A total of 302 ICD-9-CM codes corresponding to 28 different diseases were selected as possible and grouped into 11 different disease entities. The entities were: polyarthritis, spondyloarthritis, microcrystalline arthritis, osteoarthritis (except vertebral location), soft tissue rheumatism, fibromyalgia, chronic vertebral pain (including osteoarthritis), osteoporosis, connective tissue diseases, vasculitis and others. This selection is based on lists previously used in other publications, as well as on the SSIBE coding criteria set for its professionals.14,15 The ICD-9-CM codes as well as the groupings made are included in the Supplementary material (Appendix A).
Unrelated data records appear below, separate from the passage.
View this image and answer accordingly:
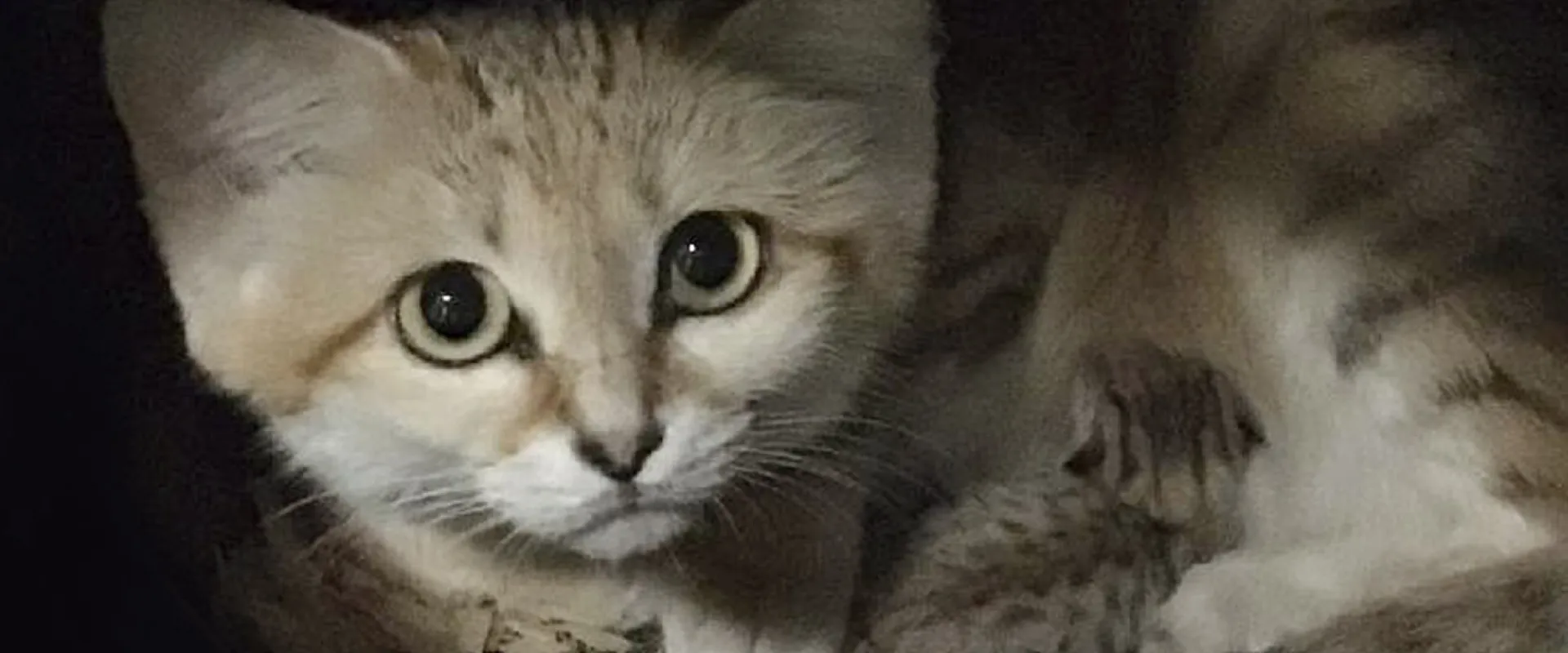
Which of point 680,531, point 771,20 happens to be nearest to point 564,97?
point 771,20

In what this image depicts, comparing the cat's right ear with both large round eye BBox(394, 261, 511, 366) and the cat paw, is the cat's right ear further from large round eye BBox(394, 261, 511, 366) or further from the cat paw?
the cat paw

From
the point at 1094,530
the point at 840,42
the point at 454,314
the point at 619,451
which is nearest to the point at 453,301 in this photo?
the point at 454,314

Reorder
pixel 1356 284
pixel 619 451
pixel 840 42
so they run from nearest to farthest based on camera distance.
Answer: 1. pixel 619 451
2. pixel 840 42
3. pixel 1356 284

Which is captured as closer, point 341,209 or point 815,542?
point 341,209

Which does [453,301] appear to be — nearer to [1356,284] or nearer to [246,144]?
[246,144]

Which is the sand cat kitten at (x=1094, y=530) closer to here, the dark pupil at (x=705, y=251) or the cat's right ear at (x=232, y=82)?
the dark pupil at (x=705, y=251)

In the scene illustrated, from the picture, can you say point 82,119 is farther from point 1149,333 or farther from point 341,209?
point 1149,333

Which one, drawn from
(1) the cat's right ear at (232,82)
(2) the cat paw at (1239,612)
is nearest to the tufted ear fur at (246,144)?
(1) the cat's right ear at (232,82)
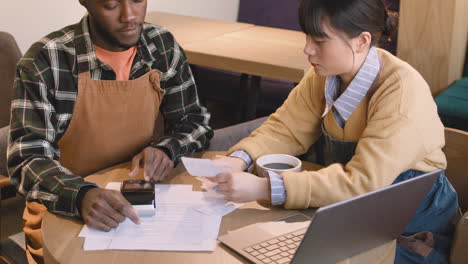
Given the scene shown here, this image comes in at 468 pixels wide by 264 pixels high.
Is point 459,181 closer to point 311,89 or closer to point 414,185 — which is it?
point 311,89

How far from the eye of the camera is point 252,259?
1.18 m

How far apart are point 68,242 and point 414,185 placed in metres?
0.71

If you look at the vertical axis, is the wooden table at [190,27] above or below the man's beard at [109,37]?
below

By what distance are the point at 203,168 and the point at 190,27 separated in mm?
2192

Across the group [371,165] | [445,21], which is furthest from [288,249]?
[445,21]

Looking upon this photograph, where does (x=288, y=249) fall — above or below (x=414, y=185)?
below

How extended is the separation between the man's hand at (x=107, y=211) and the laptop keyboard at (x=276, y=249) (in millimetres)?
275

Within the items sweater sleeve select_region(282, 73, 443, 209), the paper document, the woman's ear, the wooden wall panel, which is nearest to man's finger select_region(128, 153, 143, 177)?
the paper document

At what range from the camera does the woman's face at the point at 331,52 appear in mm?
1407

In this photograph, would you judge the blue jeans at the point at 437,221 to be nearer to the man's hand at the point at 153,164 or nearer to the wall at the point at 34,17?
the man's hand at the point at 153,164

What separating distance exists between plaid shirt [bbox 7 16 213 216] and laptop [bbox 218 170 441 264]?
0.42 m

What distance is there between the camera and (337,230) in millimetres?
1084

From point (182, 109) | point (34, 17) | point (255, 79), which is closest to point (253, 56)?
point (255, 79)

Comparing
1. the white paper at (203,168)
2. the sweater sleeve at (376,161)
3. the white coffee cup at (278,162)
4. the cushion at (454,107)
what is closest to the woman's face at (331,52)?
the sweater sleeve at (376,161)
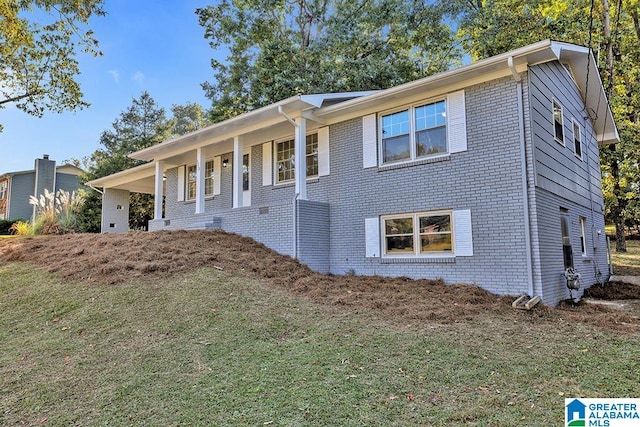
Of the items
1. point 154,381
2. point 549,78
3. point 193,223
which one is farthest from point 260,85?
point 154,381

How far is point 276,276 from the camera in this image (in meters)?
8.05

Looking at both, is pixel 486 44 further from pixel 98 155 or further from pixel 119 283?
pixel 98 155

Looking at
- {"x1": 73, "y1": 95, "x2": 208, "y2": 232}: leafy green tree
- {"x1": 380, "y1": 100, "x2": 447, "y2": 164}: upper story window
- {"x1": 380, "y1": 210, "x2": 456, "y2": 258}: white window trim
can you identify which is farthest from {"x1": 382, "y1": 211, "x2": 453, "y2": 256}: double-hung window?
{"x1": 73, "y1": 95, "x2": 208, "y2": 232}: leafy green tree

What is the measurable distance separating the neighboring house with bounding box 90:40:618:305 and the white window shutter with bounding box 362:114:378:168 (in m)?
0.03

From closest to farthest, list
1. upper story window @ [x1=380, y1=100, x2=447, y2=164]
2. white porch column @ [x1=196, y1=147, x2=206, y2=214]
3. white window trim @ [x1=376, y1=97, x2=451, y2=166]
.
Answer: white window trim @ [x1=376, y1=97, x2=451, y2=166]
upper story window @ [x1=380, y1=100, x2=447, y2=164]
white porch column @ [x1=196, y1=147, x2=206, y2=214]

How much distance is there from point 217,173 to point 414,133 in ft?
23.9

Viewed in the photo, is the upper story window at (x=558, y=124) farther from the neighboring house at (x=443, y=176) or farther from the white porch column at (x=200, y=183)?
the white porch column at (x=200, y=183)

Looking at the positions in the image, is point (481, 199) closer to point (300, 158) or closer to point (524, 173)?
point (524, 173)

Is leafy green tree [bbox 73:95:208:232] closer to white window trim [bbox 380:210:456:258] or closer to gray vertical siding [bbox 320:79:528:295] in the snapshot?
gray vertical siding [bbox 320:79:528:295]

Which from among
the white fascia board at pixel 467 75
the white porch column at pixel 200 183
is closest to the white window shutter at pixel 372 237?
the white fascia board at pixel 467 75

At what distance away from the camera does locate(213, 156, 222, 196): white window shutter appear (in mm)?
13484

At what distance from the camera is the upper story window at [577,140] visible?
34.5 ft

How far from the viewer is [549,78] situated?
8.85 m

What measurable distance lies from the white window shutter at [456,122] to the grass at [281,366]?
12.4 ft
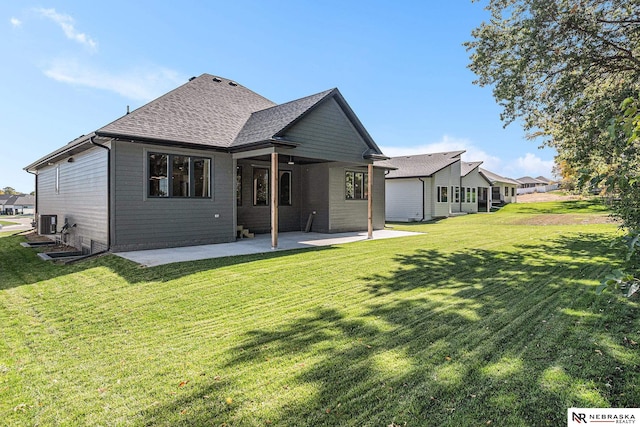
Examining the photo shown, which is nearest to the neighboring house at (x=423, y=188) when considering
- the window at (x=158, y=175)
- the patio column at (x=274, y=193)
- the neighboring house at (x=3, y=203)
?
the patio column at (x=274, y=193)

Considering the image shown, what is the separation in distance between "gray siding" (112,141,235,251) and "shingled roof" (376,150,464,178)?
1488 cm

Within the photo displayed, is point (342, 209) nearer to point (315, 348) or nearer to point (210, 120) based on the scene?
point (210, 120)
The selection process was conducted in two phases. The first included the entire population that had been assigned any of the selected ICD-9-CM codes in the years 2013−2017. The SSIBE coding database, the register of confirmed visits to the rheumatology outpatient clinic and the register of dispensing of hospital-administered medicines were used. In this way, a prior classification by disease and pathological entity was made for everyone. After this initial selection, the following criteria were applied for the definitive identification and counting of patients in each of the categories used: verification of attendance in the study period (2016−17), elimination of duplicates (existence of several codes for the same entity), verification of being treated for one or more pathological entities during the study period, elimination of coding errors or unconfirmed diagnostic suspicion (presence of an isolated code without clinical follow-up after 2016 or not confirmed in the referral to specialised care). Patients from other areas or not included in the study population, patients who died before 2016 and those with a diagnosis of rheumatic disease onset after 2016 were excluded.
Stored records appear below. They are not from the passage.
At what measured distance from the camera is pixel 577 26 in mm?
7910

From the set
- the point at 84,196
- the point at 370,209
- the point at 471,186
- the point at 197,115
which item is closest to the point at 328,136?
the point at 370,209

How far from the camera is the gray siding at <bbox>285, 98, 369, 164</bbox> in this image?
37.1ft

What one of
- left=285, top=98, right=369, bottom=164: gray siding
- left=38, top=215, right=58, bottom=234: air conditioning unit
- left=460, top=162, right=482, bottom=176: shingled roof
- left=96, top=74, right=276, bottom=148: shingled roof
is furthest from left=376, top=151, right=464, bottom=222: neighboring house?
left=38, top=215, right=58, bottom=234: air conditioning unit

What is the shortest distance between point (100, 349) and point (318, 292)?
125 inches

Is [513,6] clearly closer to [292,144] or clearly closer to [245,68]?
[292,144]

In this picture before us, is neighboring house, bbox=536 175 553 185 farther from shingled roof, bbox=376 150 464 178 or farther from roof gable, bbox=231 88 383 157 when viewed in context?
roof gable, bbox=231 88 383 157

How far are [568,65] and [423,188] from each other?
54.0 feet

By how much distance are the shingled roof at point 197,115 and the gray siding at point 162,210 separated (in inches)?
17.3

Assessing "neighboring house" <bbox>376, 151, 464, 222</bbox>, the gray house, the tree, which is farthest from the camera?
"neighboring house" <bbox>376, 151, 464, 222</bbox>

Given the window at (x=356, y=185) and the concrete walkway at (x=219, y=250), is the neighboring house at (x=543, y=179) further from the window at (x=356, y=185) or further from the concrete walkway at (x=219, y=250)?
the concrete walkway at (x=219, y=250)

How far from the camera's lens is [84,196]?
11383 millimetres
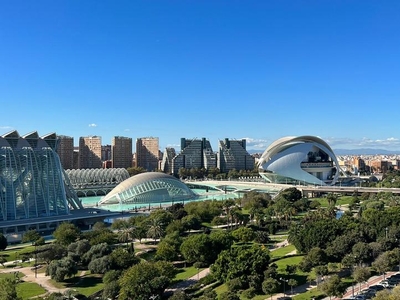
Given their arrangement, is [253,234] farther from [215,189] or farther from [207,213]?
[215,189]

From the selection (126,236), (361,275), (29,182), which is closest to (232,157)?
(29,182)

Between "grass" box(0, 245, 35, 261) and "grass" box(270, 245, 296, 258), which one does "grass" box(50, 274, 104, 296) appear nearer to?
"grass" box(0, 245, 35, 261)

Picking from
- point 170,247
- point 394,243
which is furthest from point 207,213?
point 394,243

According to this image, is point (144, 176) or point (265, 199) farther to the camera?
point (144, 176)

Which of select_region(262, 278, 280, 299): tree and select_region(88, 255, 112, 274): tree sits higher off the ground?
select_region(88, 255, 112, 274): tree

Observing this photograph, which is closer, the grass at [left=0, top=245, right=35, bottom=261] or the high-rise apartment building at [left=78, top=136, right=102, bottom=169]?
the grass at [left=0, top=245, right=35, bottom=261]

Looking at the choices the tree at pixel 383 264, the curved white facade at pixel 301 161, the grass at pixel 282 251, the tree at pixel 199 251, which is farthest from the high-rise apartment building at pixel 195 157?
the tree at pixel 383 264

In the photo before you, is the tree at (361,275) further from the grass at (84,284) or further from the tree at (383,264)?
the grass at (84,284)

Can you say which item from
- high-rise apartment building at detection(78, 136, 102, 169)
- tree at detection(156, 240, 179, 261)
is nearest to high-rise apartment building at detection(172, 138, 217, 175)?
high-rise apartment building at detection(78, 136, 102, 169)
The entire study population was finally assigned to one of the following categories: "with rheumatic disease", "possible rheumatic disease" and "without rheumatic disease". Within the category of "possible rheumatic disease", those patients were included in whom isolated ICD-9-CM codes were identified, but in whom continued attendance for that health problem was not confirmed or was ruled out after study. This category was not used for the final analysis.
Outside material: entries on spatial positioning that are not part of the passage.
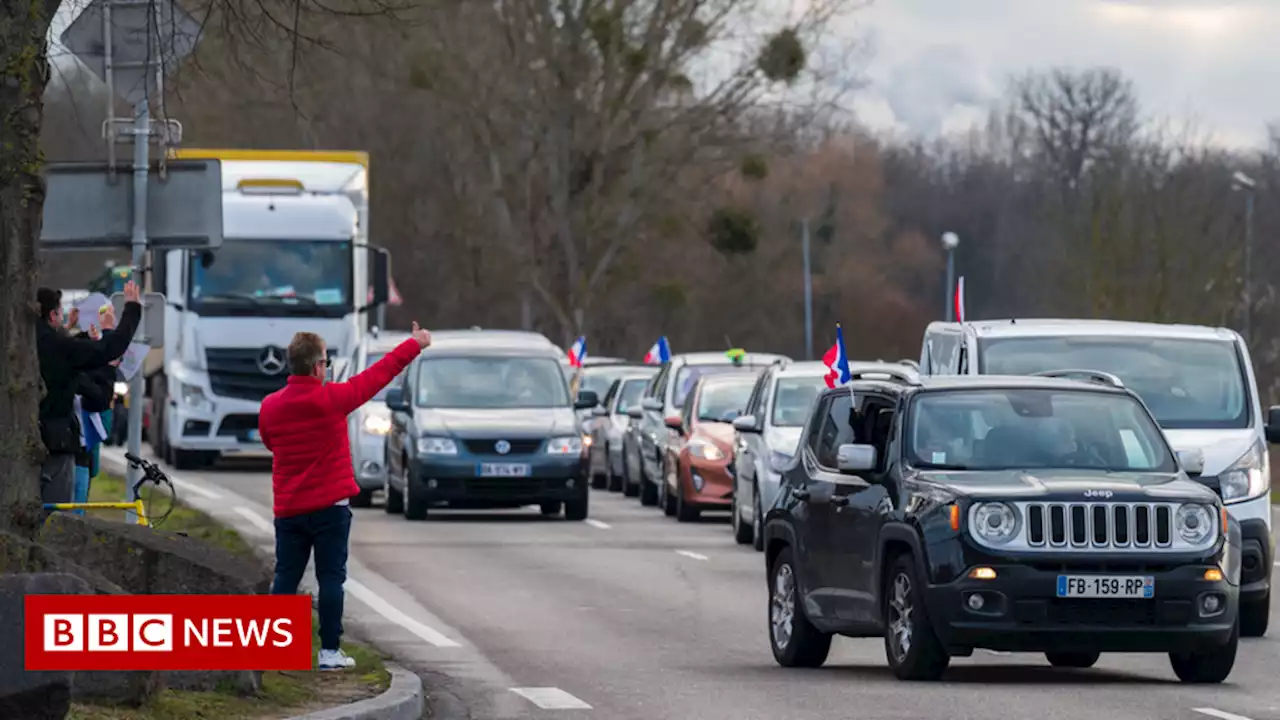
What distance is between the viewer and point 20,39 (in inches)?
460

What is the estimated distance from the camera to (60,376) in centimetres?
1512

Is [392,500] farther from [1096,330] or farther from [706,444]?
[1096,330]

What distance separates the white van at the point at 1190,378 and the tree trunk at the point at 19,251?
24.7 feet

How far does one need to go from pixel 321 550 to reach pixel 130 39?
4024mm

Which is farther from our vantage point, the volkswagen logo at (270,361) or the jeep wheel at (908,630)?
the volkswagen logo at (270,361)

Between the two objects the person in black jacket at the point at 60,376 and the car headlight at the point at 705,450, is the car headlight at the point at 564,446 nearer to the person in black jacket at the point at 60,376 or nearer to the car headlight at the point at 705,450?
the car headlight at the point at 705,450

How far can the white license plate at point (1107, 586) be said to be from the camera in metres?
12.7

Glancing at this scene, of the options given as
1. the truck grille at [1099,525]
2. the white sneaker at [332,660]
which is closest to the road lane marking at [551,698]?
the white sneaker at [332,660]

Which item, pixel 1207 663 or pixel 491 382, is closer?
pixel 1207 663

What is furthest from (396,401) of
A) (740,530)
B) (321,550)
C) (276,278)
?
(321,550)

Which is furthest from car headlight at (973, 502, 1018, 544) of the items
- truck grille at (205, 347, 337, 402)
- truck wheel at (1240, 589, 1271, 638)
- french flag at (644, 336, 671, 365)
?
truck grille at (205, 347, 337, 402)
Microsoft Access™, Microsoft Excel™ and IBM SPSS™ version 25 was used for data management. Univariate analysis was performed, presenting qualitative variables by frequency and percentage, and quantitative variables with measures of central tendency; as well as bivariate analysis with chi-square and Student's t-square, with significance p < .05.

The study project was approved by the SSIBE Clinical Research Committee. The committee waived the requirement to obtain informed consent as the study was based on retrospective review of clinical-administrative records, without intervention of any kind. The data were extracted by a SSIBE professional from outside the research team and were managed in an anonymised form.

Results

The resident population in the territory managed by SSIBE was 91,130 people in 2016 and 92,050 in 2017. Of these, once the purification criteria had been applied, the population aged over 20 years was 71,785 people present in at least one of the two years, 36,381 women and 35,404 men.

The distribution in the established categories was: persons "with rheumatic disease" (n = 25,990; 36.2%); with "possible rheumatic disease" (n = 4406; 6.1%) and "without rheumatic disease" (n = 41,389; 57.7%).

The group "with rheumatic disease" included 15,541 women (59.8%), with a mean age of 60.1 years (SD 17.9) and 10,449 men of 57.6 years (SD 17.3) (statistically significant difference, p < .001). The group "without rheumatic disease" included 18,587 women (44.9%) and 22,802 men, with a mean age of 44.3 years (SD 16.4 years) and 45.8 years (SD 16.1) respectively, also a significant difference (p < .001). The group "with rheumatic disease" showed higher age than the group without disease (59.1 ± 17.7 vs. 45.1 ± 16.2; p < .001). The presence of females in the group "with rheumatic disease" (59.8%) and in the group "without rheumatic disease" (44.9%) represents a difference of 14.9%. The proportion of women was significantly different (p < .001) with the risk of having rheumatic disease in women being 1.33 (95% CI 1.31–1.35).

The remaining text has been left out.